**EXERCISE SET**
1. According to the text on restrictive covenants, how does Subsection 248(1) of the Income Tax Act define property?
2. Pick out each line of the rows that contains the word "options".

**TEXT EXTRACT**
This loss can be appraised economically. In fact, it is trite to observe that this is done in property tax assessment every day, in every jurisdiction in Canada. Registered easements and restrictive covenants play a role in every province and territory's assessment statute: assessors are indeed directed to take them into account in computing the municipal tax base. 282

That then gives rise to the following question: if disposal of a part of one's property rights can have a certifiable value for other legal purposes, why can't it receive comparable treatment under the Income Tax Act? In other words, if an altruistic individual enters into a registered restrictive covenant or easement with a government or a registered charity, why can't the value of that transaction be professionally appraised, and give rise to a tax receipt accordingly?

Faced with this question in the United States, the courts dealt with the issues by saying that the questions to be asked under general principles were: (1) Is there a transfer of something of value? (2) Is the transfer a gift with the requisite donative intent? (3) Is the transfer to an organization, contributions to which qualify for the deduction? 283

If the answer to all three questions was affirmative, the IRS concluded that tax deductibility was unavoidable on legal principle.

Revenue Canada has now followed suit in its position by writing in correspondence with the Island Nature Trust> of Prince Edward Island on July 13th, 1990:

A restrictive covenant ... is a mechanism for the legal long term or permanent protection of ... sites. A private landowner may register a restrictive covenant against his land ... The rights forfeited generally include the right to subdivide or to develop the property for any commercial activities ... The restriction of land use normally devalues the property. The restrictive covenant could therefore be assigned a value equal to the difference between the property's value before the restrictive covenant is registered against the land and the property's value after the restrictive covenant is registered against the land. Our comments regarding your questions are as follows: Subsection 248(1) of the Income Tax Act defines property to include a right of any kind whatever. Since a restrictive covenant registered against land is a right it would be considered a property. Consequently a donation of a restrictive covenant registered against the land to Her Majesty or to a registered charity could be considered a gift for purposes of section 118.1 or 110.1 of the Income Tax Act ... A registered charity may issue receipts respecting donated restrictive covenants providing the donation qualifies as a gift. For example, if the donor were to receive services or any valuable consideration in exchange for the restrictive covenant there would be no gift for purposes of the Income Tax Act. The individual would have a disposition equal to the value of the gift. The value must be determined by a person competent and qualified to evaluate the restrictive covenant.

(Stored dataset items)
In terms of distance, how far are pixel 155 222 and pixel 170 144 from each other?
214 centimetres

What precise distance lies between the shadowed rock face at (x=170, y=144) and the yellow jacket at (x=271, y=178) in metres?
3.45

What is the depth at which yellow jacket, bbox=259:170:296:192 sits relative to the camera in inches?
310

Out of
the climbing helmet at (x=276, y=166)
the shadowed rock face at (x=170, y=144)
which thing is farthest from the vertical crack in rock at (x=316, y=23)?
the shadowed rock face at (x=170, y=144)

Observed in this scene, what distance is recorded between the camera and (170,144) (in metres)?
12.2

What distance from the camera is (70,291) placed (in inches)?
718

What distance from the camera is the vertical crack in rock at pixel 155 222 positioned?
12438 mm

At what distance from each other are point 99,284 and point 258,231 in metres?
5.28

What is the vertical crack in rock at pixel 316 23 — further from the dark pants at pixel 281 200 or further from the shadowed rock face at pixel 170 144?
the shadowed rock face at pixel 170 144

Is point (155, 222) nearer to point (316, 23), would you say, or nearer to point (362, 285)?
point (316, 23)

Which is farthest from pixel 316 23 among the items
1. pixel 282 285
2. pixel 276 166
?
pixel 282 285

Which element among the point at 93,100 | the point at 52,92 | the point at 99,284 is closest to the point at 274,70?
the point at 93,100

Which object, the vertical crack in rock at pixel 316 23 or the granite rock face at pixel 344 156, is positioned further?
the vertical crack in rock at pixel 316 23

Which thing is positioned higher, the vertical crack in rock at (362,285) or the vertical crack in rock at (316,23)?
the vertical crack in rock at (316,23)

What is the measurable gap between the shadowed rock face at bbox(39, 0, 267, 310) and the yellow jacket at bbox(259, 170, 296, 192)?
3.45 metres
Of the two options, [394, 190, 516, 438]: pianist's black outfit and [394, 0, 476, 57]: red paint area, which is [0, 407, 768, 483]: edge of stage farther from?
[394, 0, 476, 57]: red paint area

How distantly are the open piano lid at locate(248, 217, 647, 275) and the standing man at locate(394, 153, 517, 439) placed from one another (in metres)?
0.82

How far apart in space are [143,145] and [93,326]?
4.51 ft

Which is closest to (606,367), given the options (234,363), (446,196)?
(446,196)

**PER-TASK OUTPUTS**
1. It defines property to include a right of any kind whatever.

2.
Of the two options, [394, 190, 516, 438]: pianist's black outfit and [394, 0, 476, 57]: red paint area, which is [0, 407, 768, 483]: edge of stage farther from?
Which is closest to (606,367), given the options (234,363), (446,196)?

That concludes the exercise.